- [Task objective] Word for word, the data below must be repeated in full; no picture is to be included.
______
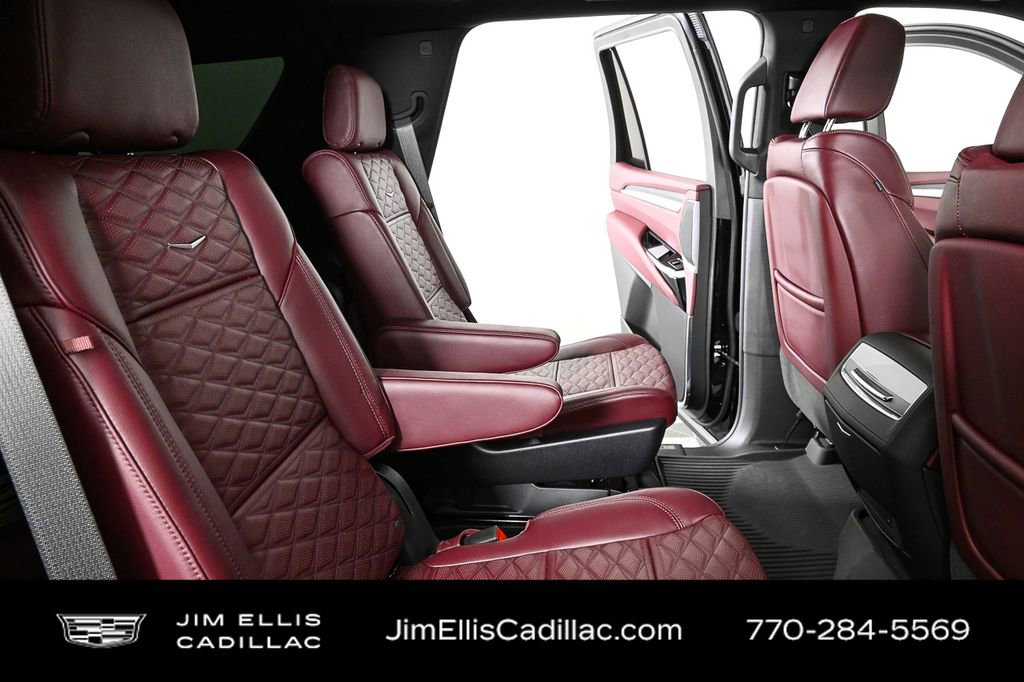 2025 Cadillac Escalade Sport photo 21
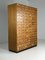 Large Vintage Pharmacy Chest of Drawers, 1960s 8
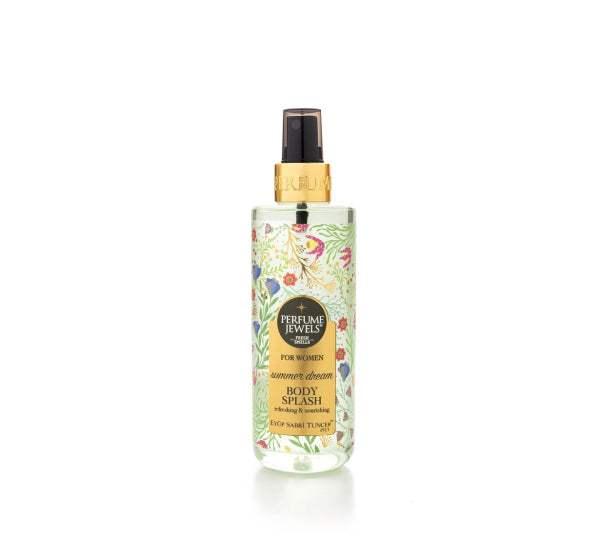 Eyup Sabri Tuncer Summer Dream 250ml / 8.45 oz For Women Perfume Jewels Body Splash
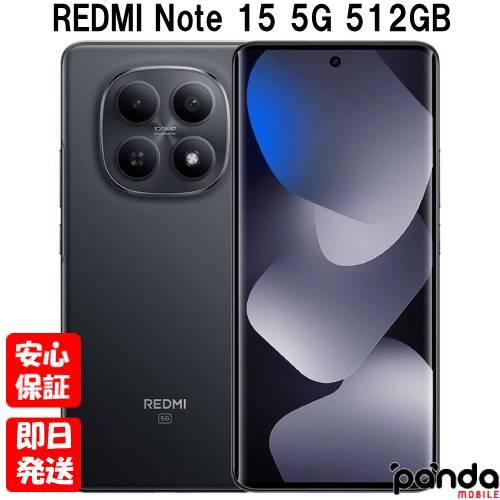 Redmi 【土日、祝日発送】新品未開封品【Nランク】国内版SIMフリー 
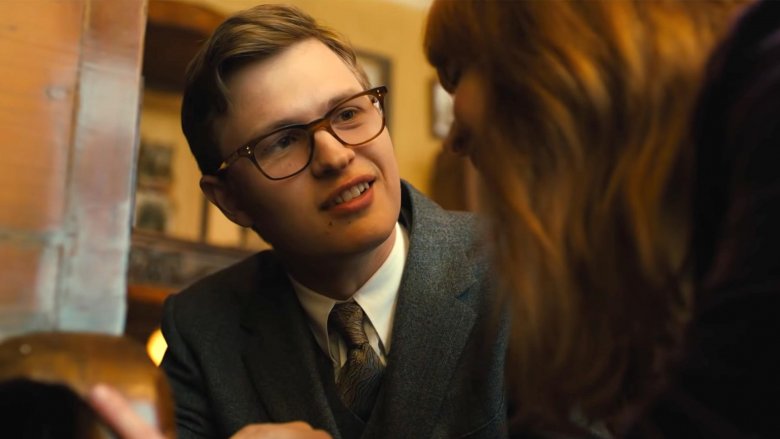 Ansel Elgort in The Goldfinch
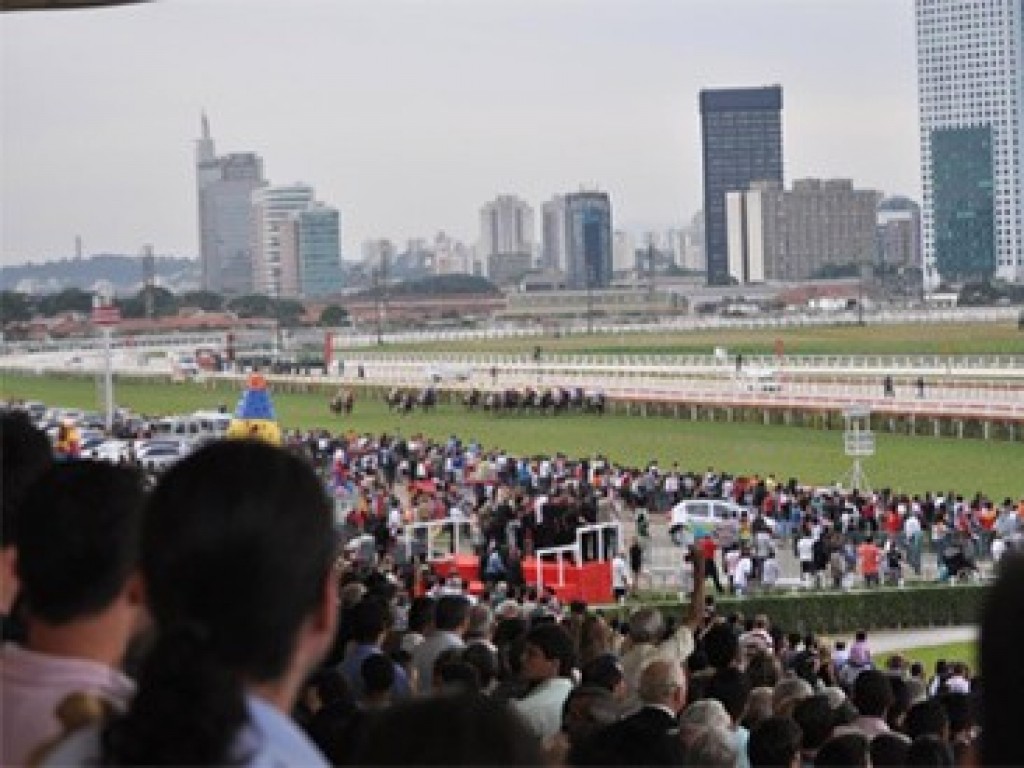 Foto: Jockey Club de São Paulo anuncia aumento no adiantamento de prêmios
______
- [Answer area]
 2025 Cadillac Escalade Sport photo 21
 Large Vintage Pharmacy Chest of Drawers, 1960s 8
 Eyup Sabri Tuncer Summer Dream 250ml / 8.45 oz For Women Perfume Jewels Body Splash
 Redmi 【土日、祝日発送】新品未開封品【Nランク】国内版SIMフリー 
 Ansel Elgort in The Goldfinch
 Foto: Jockey Club de São Paulo anuncia aumento no adiantamento de prêmios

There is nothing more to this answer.